Washington reached the Delaware with his troops before Sir Henry Clinton was aware of their destination. It was too late to oppose their march, even had his forces been adequate. As a kind of counterplot, therefore, and in the hope of distracting the attention of the American commander, and drawing off a part of his troops, he hurried off an expedition to the eastward, to insult the State of Connecticut, and attack her seaport of New London. The command of this expedition, which was to be one of ravage and destruction, was given to Arnold, as if it was necessary to complete the measure of his infamy, that he should carry fire and sword into his native State, and desecrate the very cradle of his infancy.

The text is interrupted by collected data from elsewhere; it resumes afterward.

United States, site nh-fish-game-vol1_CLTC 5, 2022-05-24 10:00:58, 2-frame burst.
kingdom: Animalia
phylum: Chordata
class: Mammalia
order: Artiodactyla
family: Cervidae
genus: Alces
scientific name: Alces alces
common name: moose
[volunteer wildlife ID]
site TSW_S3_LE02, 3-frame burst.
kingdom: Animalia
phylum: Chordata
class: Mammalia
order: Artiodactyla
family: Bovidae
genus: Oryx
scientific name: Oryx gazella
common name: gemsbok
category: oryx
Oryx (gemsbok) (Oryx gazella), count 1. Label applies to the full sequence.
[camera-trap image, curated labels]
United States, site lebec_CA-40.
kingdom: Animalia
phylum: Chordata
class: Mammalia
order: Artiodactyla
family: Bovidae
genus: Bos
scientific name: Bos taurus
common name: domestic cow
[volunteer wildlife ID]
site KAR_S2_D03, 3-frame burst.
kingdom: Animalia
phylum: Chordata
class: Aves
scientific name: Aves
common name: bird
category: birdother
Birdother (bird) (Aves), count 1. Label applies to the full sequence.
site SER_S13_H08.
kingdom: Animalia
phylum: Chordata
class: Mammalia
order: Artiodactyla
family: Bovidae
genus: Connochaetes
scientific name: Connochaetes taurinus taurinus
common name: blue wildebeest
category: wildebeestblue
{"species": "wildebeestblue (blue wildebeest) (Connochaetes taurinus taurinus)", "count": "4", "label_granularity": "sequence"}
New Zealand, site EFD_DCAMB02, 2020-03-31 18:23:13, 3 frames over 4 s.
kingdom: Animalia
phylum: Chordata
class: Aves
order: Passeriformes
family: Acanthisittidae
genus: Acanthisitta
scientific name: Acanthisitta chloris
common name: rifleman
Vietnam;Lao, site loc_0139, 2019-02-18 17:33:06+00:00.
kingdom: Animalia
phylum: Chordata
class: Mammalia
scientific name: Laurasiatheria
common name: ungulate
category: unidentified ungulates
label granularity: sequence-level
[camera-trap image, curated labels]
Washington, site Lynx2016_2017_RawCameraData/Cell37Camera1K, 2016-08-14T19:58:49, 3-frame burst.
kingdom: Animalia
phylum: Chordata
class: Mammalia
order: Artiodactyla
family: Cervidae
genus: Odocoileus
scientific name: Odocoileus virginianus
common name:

On the 6th of September he appeared off the harbor of New London with a fleet of ships and transports and a force of two thousand infantry and three hundred cavalry. New London stands on the west bank of the river Thames. The approach to it was defended by two forts on opposite sides of the river, and about a mile below the town; Fort Trumbull on the west and Fort Griswold on the east side, on a height called Groton Hill. The troops landed in two divisions of about eight hundred men each; one under Lieutenant-colonel Eyre on the east side, the other under Arnold on the west, on the same side with New London, and about three miles below it. Arnold met with but little opposition. The few militia who manned an advance battery and Fort Trumbull, abandoned their posts, and crossed the river to Fort Griswold. He pushed on and took possession of the town.